Rabot Dutilleul se réinvente aussi, en modifiant sa façon de travailler. De plus en plus, le constructeur se positionne en amont de la filière, pour intervenir sur les projets dès la conception. "C’est notre stratégie depuis plusieurs années. Sur les douze derniers mois, les trois quarts de nos projets nous arrivent dès la conception. Il y a cinq ans, c’était 25 %. Nous allons continuer à monter en volume sur ce type de dossiers, c’est un élément différenciant pour nous", pointe François Dutilleul.

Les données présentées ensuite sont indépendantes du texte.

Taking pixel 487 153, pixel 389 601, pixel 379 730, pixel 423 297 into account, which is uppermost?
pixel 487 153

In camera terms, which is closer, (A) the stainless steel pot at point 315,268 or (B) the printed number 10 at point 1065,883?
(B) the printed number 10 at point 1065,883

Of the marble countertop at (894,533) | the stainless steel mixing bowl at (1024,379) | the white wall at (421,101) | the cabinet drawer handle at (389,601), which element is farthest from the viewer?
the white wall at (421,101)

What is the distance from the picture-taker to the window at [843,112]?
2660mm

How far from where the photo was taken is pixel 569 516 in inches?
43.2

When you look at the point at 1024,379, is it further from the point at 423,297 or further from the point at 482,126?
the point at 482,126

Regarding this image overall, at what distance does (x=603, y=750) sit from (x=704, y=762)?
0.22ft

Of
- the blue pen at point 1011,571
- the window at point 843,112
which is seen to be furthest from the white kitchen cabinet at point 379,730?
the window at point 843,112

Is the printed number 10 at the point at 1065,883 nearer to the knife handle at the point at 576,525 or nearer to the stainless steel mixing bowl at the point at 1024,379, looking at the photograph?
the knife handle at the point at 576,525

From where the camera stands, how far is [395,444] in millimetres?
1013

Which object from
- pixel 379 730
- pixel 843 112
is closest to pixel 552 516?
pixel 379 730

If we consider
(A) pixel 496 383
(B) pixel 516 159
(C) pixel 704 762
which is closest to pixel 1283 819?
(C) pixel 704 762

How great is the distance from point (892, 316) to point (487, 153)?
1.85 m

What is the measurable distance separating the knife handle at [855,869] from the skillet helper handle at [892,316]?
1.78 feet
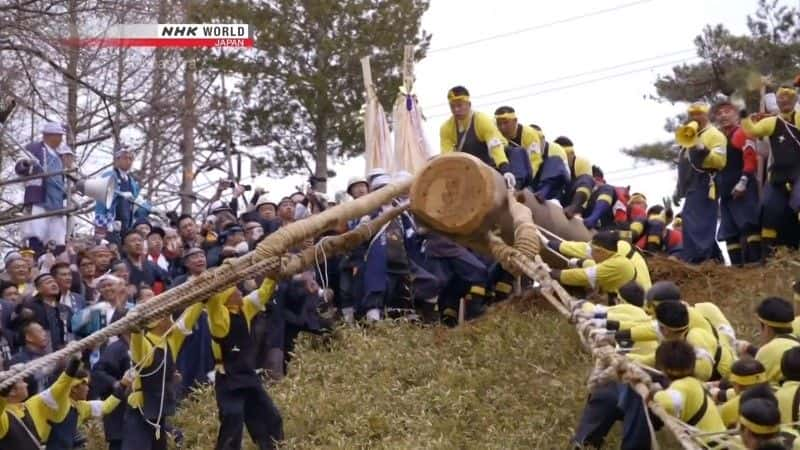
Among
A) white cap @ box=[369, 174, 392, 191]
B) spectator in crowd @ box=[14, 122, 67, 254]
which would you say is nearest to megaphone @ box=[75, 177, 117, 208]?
spectator in crowd @ box=[14, 122, 67, 254]

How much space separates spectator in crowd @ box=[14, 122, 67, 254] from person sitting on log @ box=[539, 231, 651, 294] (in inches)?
282

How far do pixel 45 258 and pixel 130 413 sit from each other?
13.5ft

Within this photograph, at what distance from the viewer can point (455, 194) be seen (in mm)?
11016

En interne, cela se traduit par la formation de collaborateurs et par des recrutements, pour renforcer les capacités d’ingénierie du groupe. Une rupture avec le modèle traditionnel du BTP, dans lequel les acteurs interviennent tour à tour, de la conception jusqu’à la production. "De notre point de vue, ce n’est pas assez efficace. Il faut faire travailler les acteurs ensemble, dès le démarrage. Nous nous inspirons des bonnes pratiques qui ont fait le succès des grandes industries, souvent en internalisant un maximum de compétences et d’étapes de production. Travailler de manière intégrée, c’est la clé pour monter en puissance", analyse François Dutilleul.

Rabot Dutilleul a ainsi recours à des outils comme le Scan 3D, pour concevoir des modules préfabriqués en usine, pour la rénovation en série de façades ou de sanitaires dans des grands ensembles. Une méthode qui permet également de réduire l’empreinte carbone du chantier, tout en maîtrisant les coûts.

Rabot Dutilleul est ainsi partenaire de l'entreprise sociale pour l'habitat lilloise Vilogia sur les premiers chantiers "EnergieSprong" de France, à Wattrelos (Nord). Cette méthode de "saut énergétique", importée des Pays-Bas, permet de transformer des passoires énergétiques en bâtiments neutres, en quelques semaines de travaux seulement. Une façade isolante, préfabriquée en usine d’après un scan 3D du bâtiment, est la pièce maîtresse de l’opération. Une méthode imparable pour traiter de grands volumes identiques, et pour laquelle le marché devrait bientôt s’étendre. D’ici cinq ans, la loi obligera à la rénovation énergétique de tous les logements destinés à la location. Rabot Dutilleul, dont 36 % du chiffre d’affaires provient du résidentiel, travaille à développer une offre adaptée pour tous les types d’immeubles.